El caso es que van a tener que intervenir el edificio y nosotros nos vamos a ir a Manresa para mantener a pleno rendimiento la actividad del taller.
-Muy bien.
Que intervengan el edificio, porque hay que cambiar las puertas de entrada y los accesos para que las personas impedidas puedan comprar en nuestras Galerías.
-Raúl, no sé de qué me estás hablando.
-Pues que bastante tiene la gente que no puede andar, como para que encima les pongamos dificultades en el paso.
-Ya.
No lo sé, la verdad.
-Pues yo sí lo sé.
Que lo vivo cada día en mis carnes.
¿Con quién tengo que hablar?
-Entiendo que con Sergio.
Pero, de momento, es la propiedad la que tiene que encargarse de los desperfectos y no sé si va a estar receptiva para estos otros cambios.
-No te preocupes, yo me encargo de que estén receptivos.
Inés, súbeme arriba, por favor.
-Raúl, perdón.
-No te preocupes, no siento nada.
-Organicemos primero el traslado, por favor.
-Está bien.
Pero pienso ocuparme de esto.
-¿Cuánto tiempo más nos va a tener así?
-Hasta que aparezcan las fotos de las que me está hablando.
-Don Mateo.
Creo que yo no, yo no presionaría, don Mateo.
No presionaría.
-Si me dejáis ir a mi habitación, todo esto sería más rápido.
-No salimos de esta.
Es que no salimos.
No salimos.
♪♪ -¿Algo que decir?
♪♪ -Gracias.
Gracias.
Muchas gracias, de verdad.
-¿Y bien?
¿Cuál es su teoría?
-Creemos que Omar quiere introducir esas joyas que ve en nuestro país.
Está traicionando a la corona y utilizando a Velvet para colocarlas de manera ilegal.
-¿Y cómo cree que va a hacerlo?
En la aduana hay controles para todos, incluso para él.
-Suponemos que a través de los tejidos que viajan mañana a España.
La opción de los barcos petroleros está descartada, ya no están aquí.
-¿De qué barcos me está hablando?
-Los del empresario español Eduard Godó, al que concedieron la exclusividad del crudo iraní.
-La corona no comercia con petróleo en su país.
-Me temo que sí.
Y como no le sigamos la pista, creo que nos vamos a perder algo importante.
♪♪ -Menudo espectáculo.
¿Cenan así todas las noches?
-Está usted guapísima.
-Creo que hubiera preferido mi ropa.
Este es el raqs sharqi o danza oriental.
Y el secreto está en mover la pelvis y no el vientre, como todo el mundo se piensa.
-Ya veo, ya.
♪♪ -No quería ofenderla.
-No, no.
Es solo que prefiero hablar de telas y no de pelvis.
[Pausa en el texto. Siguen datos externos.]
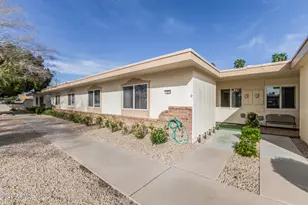 9935 W Hutton Dr, Sun City, AZ 85351 - Photo 3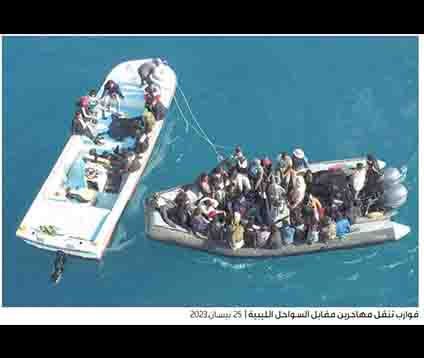 الصحف اللبنانية الصادرة اليوم 10 تموز 2023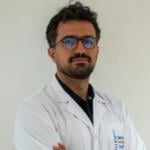 احجز الان مع اليه صغبين أخصائي جراحة العظام في الروضة أخصائي جراحة العظام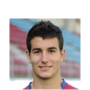 Foto de Aitor Arregi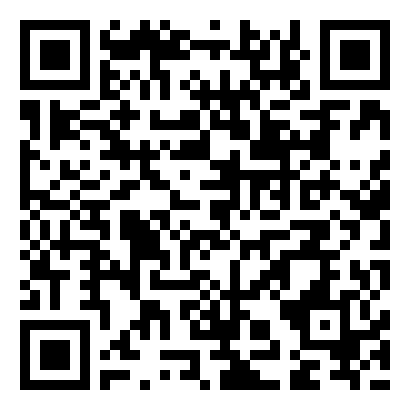 移动端二维码 - 企业信用评级标准 - 绵阳分类信息 - 绵阳28生活网 mianyang.28life.com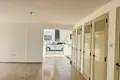 Wohnung 2 Schlafzimmer 100 m² Geroskipou, Zypern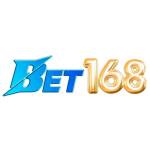 Nhà cái Bet168 Profile Picture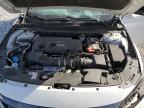2019 Honda Accord Sport for Sale in Prairie Grove, AR - All Over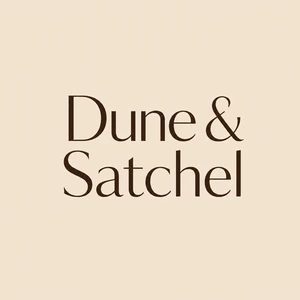 Dune & Satchel
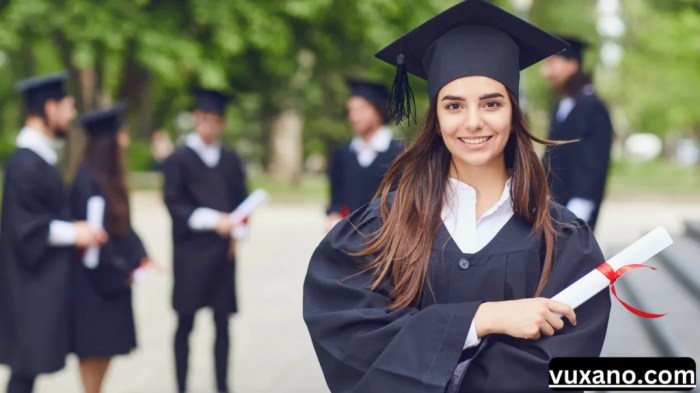 5 Scholarships for Students Facing Financial Hardships in 2024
-Bueno, espero que nada estropee nuestra velada.
Aunque no lo crea, la admiro profundamente y lo que quiero es disfrutar de esta noche con usted.
-Bien, pues, disfrutemos de la cena entonces.
¿Y esto?
-Un regalo.
Un recuerdo de Irán.
Son turquesas Nisapur.
Viene de la provincia del norte.
-Yo no puedo aceptar esto.
-Sería una ofensa si no lo acepta.
¿Si me permite?
Es para agradecerle su viaje a Irán.
-Yo solo hago mi trabajo.
-Haces mucho más que eso.
♪♪ Por nuestro viaje.
♪♪ -Hemos perdido el coche.
-No te preocupes, ellos saben dónde están cenando.
-¿En serio?
[Clara ríe] No conocía yo esa faceta suya.
-Soy un hombre muy divertido, aunque no lo crea.
-Pues lo tenía bien escondido.
-¿Un poquito?
-No, no, no, no.
Yo no quiero más, ¿eh?
Gracias.
No, no quiero beber más.
♪♪ -Las turquesas hacen juego con sus ojos.
[risas] ♪♪ Clara, me gustaría que me diera una segunda oportunidad para demostrarle que puedo estar a la altura de sus exigencias.